Bash valves have the advantage of great simplicity, for manufacture and operation. Their disadvantages are that their opening and closing times are relatively crudely controlled, compared to other types of valve gear.
The valve is usually constructed as a circular poppet valve with a conical seat, inserted into the cylinder from the outside. A protrusion on the inside is hit by the piston as it approaches top dead centre, forcing the valve open.
Bash valves are usually held closed by the pressure of fluid in the reservoir behind them. There may be a light spring to assist closing when the reservoir is empty. For this reason they are used as inlet valves, not exhaust. An exhaust bash valve would have the cylinder pressure and the piston actuation both acting to open it, with nothing to close it.
Bash valves are not widely used in steam engines, although they are known. Most examples were applied to some form of uniflow steam engine; unlike the more common slide and piston-valved engines with their bidirectional-flow ports, uniflow engines use inlet ports at the cylinder ends and an exhaust near the centre.

PROBLEM REQUIREMENTS >> How would the text about bash valves go on after its last sentence? Continue it from there. The records that come next are not used here.

SOURCE INFORMATION >>

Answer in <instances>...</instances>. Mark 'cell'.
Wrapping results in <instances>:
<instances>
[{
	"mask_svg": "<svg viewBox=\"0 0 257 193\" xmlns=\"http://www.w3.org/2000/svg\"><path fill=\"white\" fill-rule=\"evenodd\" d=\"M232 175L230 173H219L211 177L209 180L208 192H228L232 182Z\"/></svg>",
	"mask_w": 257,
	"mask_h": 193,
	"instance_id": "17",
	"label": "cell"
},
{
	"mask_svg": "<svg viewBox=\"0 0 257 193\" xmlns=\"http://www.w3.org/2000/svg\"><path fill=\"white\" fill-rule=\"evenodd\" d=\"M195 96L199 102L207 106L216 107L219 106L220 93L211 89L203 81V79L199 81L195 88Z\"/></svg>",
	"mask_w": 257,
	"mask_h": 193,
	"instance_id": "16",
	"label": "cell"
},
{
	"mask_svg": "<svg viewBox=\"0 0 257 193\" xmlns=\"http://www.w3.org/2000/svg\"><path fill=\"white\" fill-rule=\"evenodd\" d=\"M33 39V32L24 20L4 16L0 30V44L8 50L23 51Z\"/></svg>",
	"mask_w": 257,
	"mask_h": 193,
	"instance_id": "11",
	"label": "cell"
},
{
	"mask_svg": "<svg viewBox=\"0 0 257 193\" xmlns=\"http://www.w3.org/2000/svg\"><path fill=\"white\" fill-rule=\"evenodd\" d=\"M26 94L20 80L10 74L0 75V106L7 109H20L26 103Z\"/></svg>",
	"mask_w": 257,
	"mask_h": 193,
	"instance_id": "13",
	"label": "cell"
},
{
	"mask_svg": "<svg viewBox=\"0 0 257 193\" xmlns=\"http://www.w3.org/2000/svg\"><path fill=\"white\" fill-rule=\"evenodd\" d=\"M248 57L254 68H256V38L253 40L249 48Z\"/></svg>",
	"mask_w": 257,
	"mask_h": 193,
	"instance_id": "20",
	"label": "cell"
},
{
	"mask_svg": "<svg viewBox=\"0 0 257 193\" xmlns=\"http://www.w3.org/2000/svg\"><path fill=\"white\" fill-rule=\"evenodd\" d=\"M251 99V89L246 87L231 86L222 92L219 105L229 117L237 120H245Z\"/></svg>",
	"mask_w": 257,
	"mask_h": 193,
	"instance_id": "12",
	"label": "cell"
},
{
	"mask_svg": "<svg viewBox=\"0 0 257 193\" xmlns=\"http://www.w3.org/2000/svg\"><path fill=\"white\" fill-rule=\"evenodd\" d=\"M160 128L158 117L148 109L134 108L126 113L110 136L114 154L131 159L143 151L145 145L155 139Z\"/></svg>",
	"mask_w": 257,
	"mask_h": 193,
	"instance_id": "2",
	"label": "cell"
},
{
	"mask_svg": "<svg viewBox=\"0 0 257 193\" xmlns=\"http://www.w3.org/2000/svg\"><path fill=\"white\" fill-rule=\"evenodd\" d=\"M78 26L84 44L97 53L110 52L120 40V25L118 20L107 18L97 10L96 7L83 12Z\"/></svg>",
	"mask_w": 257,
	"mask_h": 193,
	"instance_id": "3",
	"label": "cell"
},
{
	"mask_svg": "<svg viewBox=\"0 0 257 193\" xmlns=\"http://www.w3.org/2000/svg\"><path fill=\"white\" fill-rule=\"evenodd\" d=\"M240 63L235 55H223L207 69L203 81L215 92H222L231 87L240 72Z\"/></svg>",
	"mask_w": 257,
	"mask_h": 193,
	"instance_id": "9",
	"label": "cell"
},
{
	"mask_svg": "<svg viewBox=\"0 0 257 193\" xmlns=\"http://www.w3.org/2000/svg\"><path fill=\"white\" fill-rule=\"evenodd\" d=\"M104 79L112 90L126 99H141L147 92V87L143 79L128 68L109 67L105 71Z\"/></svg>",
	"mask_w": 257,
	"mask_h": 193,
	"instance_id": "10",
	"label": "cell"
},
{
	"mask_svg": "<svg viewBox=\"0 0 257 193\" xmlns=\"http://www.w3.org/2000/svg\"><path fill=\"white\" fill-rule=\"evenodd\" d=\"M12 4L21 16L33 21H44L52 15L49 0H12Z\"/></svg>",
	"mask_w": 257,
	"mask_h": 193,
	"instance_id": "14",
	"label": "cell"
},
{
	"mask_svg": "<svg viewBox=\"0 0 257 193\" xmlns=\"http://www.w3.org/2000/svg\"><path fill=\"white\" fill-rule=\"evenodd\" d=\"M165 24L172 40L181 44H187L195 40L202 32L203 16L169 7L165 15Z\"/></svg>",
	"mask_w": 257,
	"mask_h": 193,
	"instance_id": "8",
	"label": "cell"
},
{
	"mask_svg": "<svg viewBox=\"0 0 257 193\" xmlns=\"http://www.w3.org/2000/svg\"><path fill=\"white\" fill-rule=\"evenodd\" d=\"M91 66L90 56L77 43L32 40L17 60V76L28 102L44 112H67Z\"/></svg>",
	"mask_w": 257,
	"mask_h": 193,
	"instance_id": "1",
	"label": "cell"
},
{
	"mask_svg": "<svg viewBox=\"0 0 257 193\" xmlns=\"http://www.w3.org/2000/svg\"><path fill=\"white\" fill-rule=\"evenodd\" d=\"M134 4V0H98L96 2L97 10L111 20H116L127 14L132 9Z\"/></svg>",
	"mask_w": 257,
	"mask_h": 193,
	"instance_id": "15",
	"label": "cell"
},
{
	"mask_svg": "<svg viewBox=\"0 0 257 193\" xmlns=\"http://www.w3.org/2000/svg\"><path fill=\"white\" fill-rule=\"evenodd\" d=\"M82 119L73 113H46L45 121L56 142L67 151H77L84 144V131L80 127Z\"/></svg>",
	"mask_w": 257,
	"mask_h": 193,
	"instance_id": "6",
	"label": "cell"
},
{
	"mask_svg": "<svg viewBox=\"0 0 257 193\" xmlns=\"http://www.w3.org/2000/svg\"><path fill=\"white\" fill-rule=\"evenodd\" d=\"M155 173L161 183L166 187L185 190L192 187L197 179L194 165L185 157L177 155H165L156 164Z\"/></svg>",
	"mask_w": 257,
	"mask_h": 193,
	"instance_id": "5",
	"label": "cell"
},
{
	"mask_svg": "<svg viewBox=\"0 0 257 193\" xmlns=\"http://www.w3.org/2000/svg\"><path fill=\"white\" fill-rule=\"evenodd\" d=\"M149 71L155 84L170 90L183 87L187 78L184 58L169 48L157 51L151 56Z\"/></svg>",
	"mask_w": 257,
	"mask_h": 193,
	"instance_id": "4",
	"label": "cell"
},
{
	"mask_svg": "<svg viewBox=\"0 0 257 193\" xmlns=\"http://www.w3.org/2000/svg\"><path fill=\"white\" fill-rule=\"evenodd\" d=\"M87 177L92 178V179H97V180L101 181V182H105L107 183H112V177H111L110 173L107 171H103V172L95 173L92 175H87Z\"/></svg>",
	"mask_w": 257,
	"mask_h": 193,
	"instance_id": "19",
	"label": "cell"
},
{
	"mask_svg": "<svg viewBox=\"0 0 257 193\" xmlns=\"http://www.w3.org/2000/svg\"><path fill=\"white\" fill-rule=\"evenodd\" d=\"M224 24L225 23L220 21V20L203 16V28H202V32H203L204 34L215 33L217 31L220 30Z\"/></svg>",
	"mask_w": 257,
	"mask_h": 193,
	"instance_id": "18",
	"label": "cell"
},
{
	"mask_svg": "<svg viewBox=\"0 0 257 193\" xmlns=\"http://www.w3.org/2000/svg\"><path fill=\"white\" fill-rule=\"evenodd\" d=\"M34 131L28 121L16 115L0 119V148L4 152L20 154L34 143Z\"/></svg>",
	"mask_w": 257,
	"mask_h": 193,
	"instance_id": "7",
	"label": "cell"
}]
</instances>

ANSWER TO THIS TASK >>
Although the opening time of a bash valve is fixed, imprecisely controlled and always occurs near top dead centre, this is not a major drawback for a steam engine. A more important requirement is the ability to accurately control the closing time of the valve, and for its duration to be adjustable in order to 'drive' the engine, according to varying load. Some designs of uniflow engine have used a combined mechanical and electromagnetic valve to do this. The valve is opened mechanically, then held by an electromagnet. This requires less electrical power to merely hold the valve than to open it. A patent for such an engine was granted to Sturtevant in 1968.
The same idea has recently been revived as the main feature of an Advanced Uniflow Steam Engine. In this engine, a second valve is used for exhaust purposes in the later part of the cycle too, although this one is bashed shut, rather than opened.
Bash valves have also been used for the ad hoc conversion of commonplace petrol small engines, such as lawnmowers, into hobbyist steam engines. The original petrol engine sparkplug mounting hole is used as the location for a new piston-actuated bash valve, together with the original exhaust valve. Performance and efficiency are not a need of such projects.
One successful application for bash valves has been to pneumatic motors. Owing to the characteristics of compressed air pneumatic power, their simplicity is valuable and their inefficiencies with other fluids are less important.
Compressed air is supplied cold to the motor. Energy is represented solely by the pressure of the air not, unlike steam, by the combination of pressure and temperature. Efficient operation of a steam engine relies upon expansion of the steam during the piston stroke, which relies upon accurate valve timing and an early closure of the valve. During the expansion phase of the steam it does not expand in a simple isothermal fashion, but does so adiabatically, much of the energy having been supplied as heat rather than pressure.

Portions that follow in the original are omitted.